DS Labs Homework

Author

Oliver Kronen

Load the necessary packages

library(dslabs)
Warning: package 'dslabs' was built under R version 4.5.3
library(ggplot2)
library(dplyr)

Attaching package: 'dplyr'
The following objects are masked from 'package:stats':

    filter, lag
The following objects are masked from 'package:base':

    intersect, setdiff, setequal, union
library(tidyverse)
── Attaching core tidyverse packages ──────────────────────── tidyverse 2.0.0 ──
✔ forcats   1.0.1     ✔ stringr   1.6.0
✔ lubridate 1.9.5     ✔ tibble    3.3.1
✔ purrr     1.2.1     ✔ tidyr     1.3.2
✔ readr     2.1.6     
── Conflicts ────────────────────────────────────────── tidyverse_conflicts() ──
✖ dplyr::filter() masks stats::filter()
✖ dplyr::lag()    masks stats::lag()
ℹ Use the conflicted package (<http://conflicted.r-lib.org/>) to force all conflicts to become errors

Look for data sets to work with

data(package="dslabs") #calling the ds labs info
list.files(system.file("script", package = "dslabs")) #listing the files inside ds labs
 [1] "make-admissions.R"                   
 [2] "make-brca.R"                         
 [3] "make-brexit_polls.R"                 
 [4] "make-calificaciones.R"               
 [5] "make-death_prob.R"                   
 [6] "make-divorce_margarine.R"            
 [7] "make-gapminder-rdas.R"               
 [8] "make-greenhouse_gases.R"             
 [9] "make-historic_co2.R"                 
[10] "make-mice_weights.R"                 
[11] "make-mnist_127.R"                    
[12] "make-mnist_27.R"                     
[13] "make-movielens.R"                    
[14] "make-murders-rda.R"                  
[15] "make-na_example-rda.R"               
[16] "make-nyc_regents_scores.R"           
[17] "make-olive.R"                        
[18] "make-outlier_example.R"              
[19] "make-polls_2008.R"                   
[20] "make-polls_us_election_2016.R"       
[21] "make-pr_death_counts.R"              
[22] "make-reported_heights-rda.R"         
[23] "make-research_funding_rates.R"       
[24] "make-results_us_election_2012.R"     
[25] "make-stars.R"                        
[26] "make-temp_carbon.R"                  
[27] "make-tissue-gene-expression.R"       
[28] "make-trump_tweets.R"                 
[29] "make-weekly_us_contagious_diseases.R"
[30] "save-gapminder-example-csv.R"        

I picked the data set on olives because my name is Oliver.

data("olive") #call the data set. This allows me to see the variables in the data set.

I check for any NA values to see if I need to clean the data set.
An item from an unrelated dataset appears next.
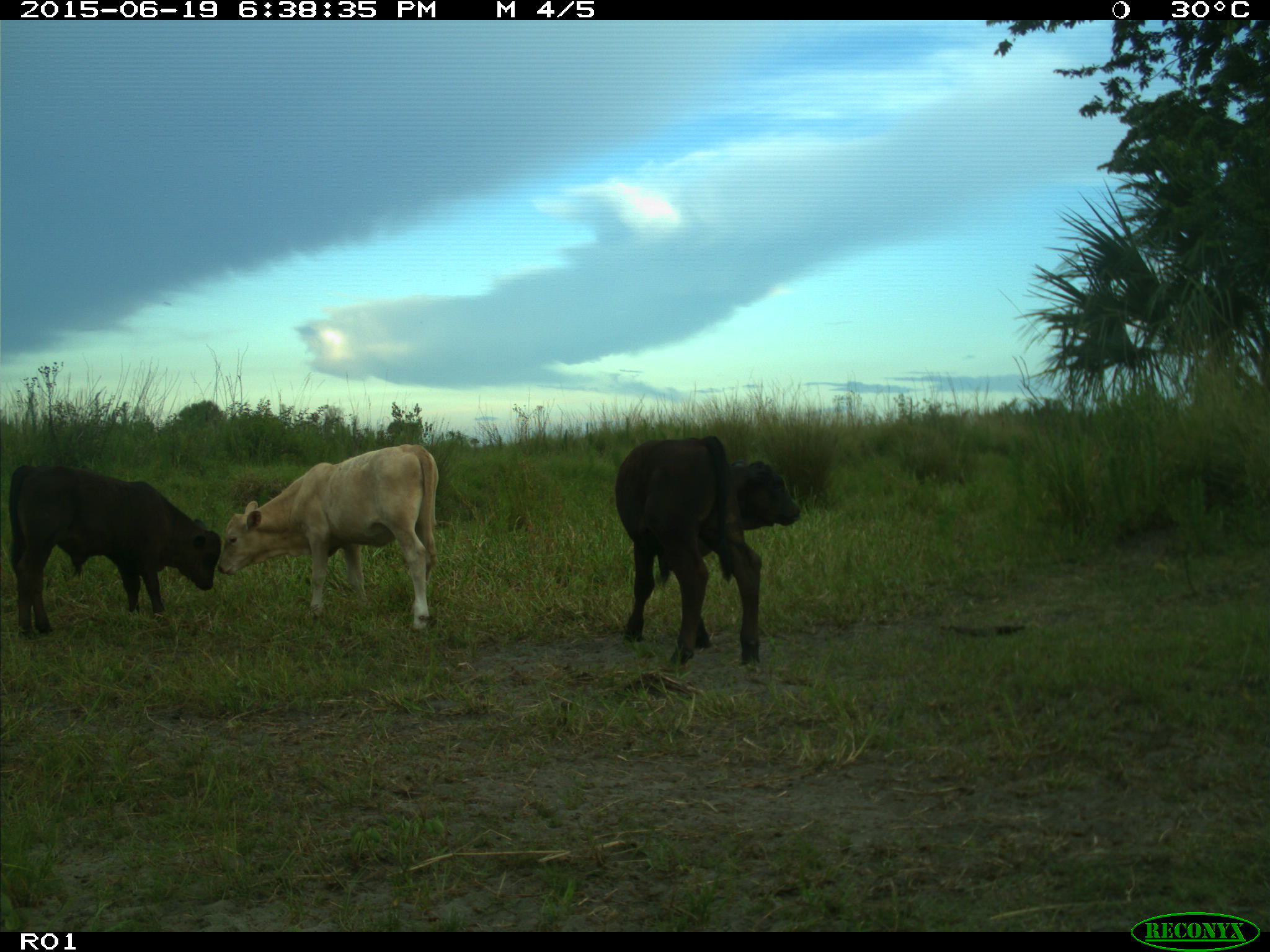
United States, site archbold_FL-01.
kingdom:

sum(is.na(olive)) #check for the total amount of NA values in the data
[1] 0

There are no NA values

Now I will make the graph

graph <- ggplot(olive, aes(x = palmitic, y = palmitoleic, color = region)) + #Create a graph variable and set the aesthetics
  geom_point() + #make a scatterplot
  theme_minimal() + #change theme to minimal
  scale_color_manual(values = c("#ed0e6b", "#0eedd3", "#0eed3f")) + #manually change the colours used for the different regions
  labs(x = "Amount of Palmitic Acid", y = "Amount of Palmitoleic Acid", title = "Palmitic vs. Palmitoleic Acid in Olives Across Different Italian Regions", color = "Italian Regions") #label the different aspects of the graph
graph

Paragraph

The data set I have chosen to work with is the one on Olives. This data set details the amount of acids found in the olives of different Italian regions and areas. For the assignment, I chose to only look at two different types of acid; palmitic and palmitoleic. I also chose to work with a third variable, that being the Italian regions. I chose to make a scatter plot as I am most comfortable making those. I set the x and y axis to the different acid types and used the colour aesthetic for the region variable. This would allow the graph to properly show the amount of acids found in the different regions olives. One takeaway from the graph is the high amounts of acidity in southern Italian olives. It would appear Southern Italy has the most acidic olives while Northern italy has the least acidic olives.